The sample size of 75 participants was a limitation of the study. There was also a gender imbalance across the groups with more women randomized to Bimagrumab and more men to the placebo.
The the double-blinded, placebo-controlled study showed that bimagrumab treatment over 48 weeks was safe and well tolerated. The treatment reduced body fat and weight while increasing lean body mass (LBM). At week 48, fat mass decreased 21% (7.5 kg) in bimagrumab- vs. 0.5% (0.2 kg) in placebo-treated subjects (p<0.001) and HbA1c decreased 0.76% points in the bimagrumab group vs. an increase of 0.04% points in the placebo group (p=0.005).
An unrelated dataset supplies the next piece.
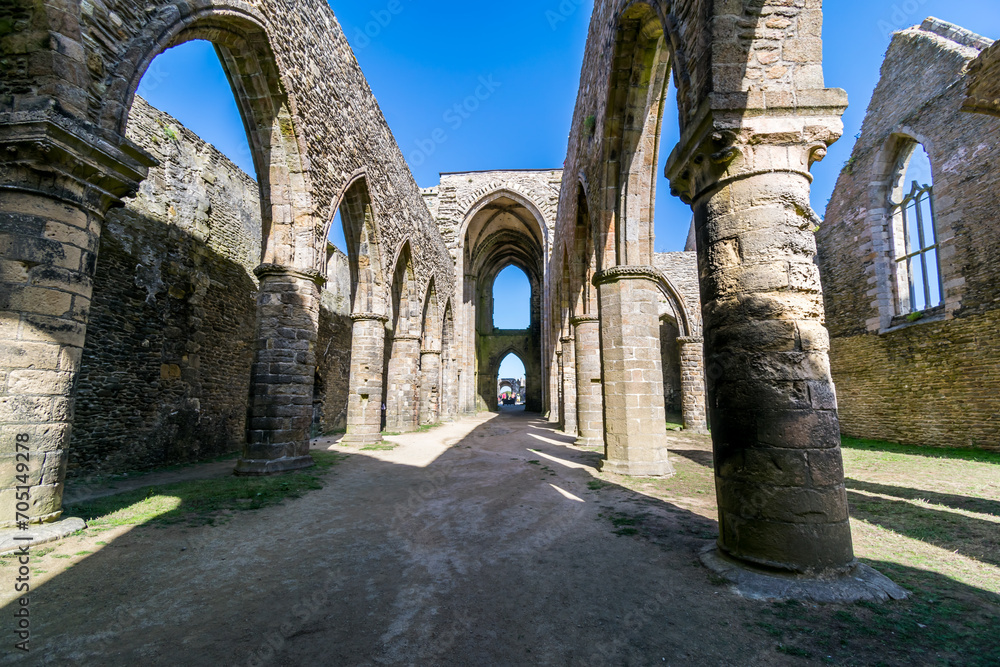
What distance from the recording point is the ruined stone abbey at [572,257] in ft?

Weight decreased 6.5% (5.9 kg) in bimagrumab- vs. 0.8% (0.8 kg) in placebo-treated subjects (p<0.001); LBM increased 3.6 % (1.7 kg) in the bimagrumab group vs. a decrease of 0.8% (0.4 kg) in the placebo group (p<0.001); and BMI was reduced 6.7% (2.2 kg/m2) in the bimagrumab group vs. 0.8% (0.3 kg/m2) in the placebo group (p<0.001).
“In this study, 48 weeks of exposure to bimagrumab, an antibody inhibitor of ActRII, was safe and effective for treating the excess adiposity and metabolic disturbances of adult patients with obesity and type 2 diabetes,” the authors concluded. “While antibody blockade or knockout of ActRII in animal models is accompanied by marked increases in skeletal muscle mass, this study confirms that inhibition of this receptor in human participants leads to not only increases in lean mass but profound decreases in body fat, along with improvements in glycemic control. Inhibition of ActRII may provide a novel pathway for the pharmacologic management of excess adiposity and accompanying metabolic disturbances.”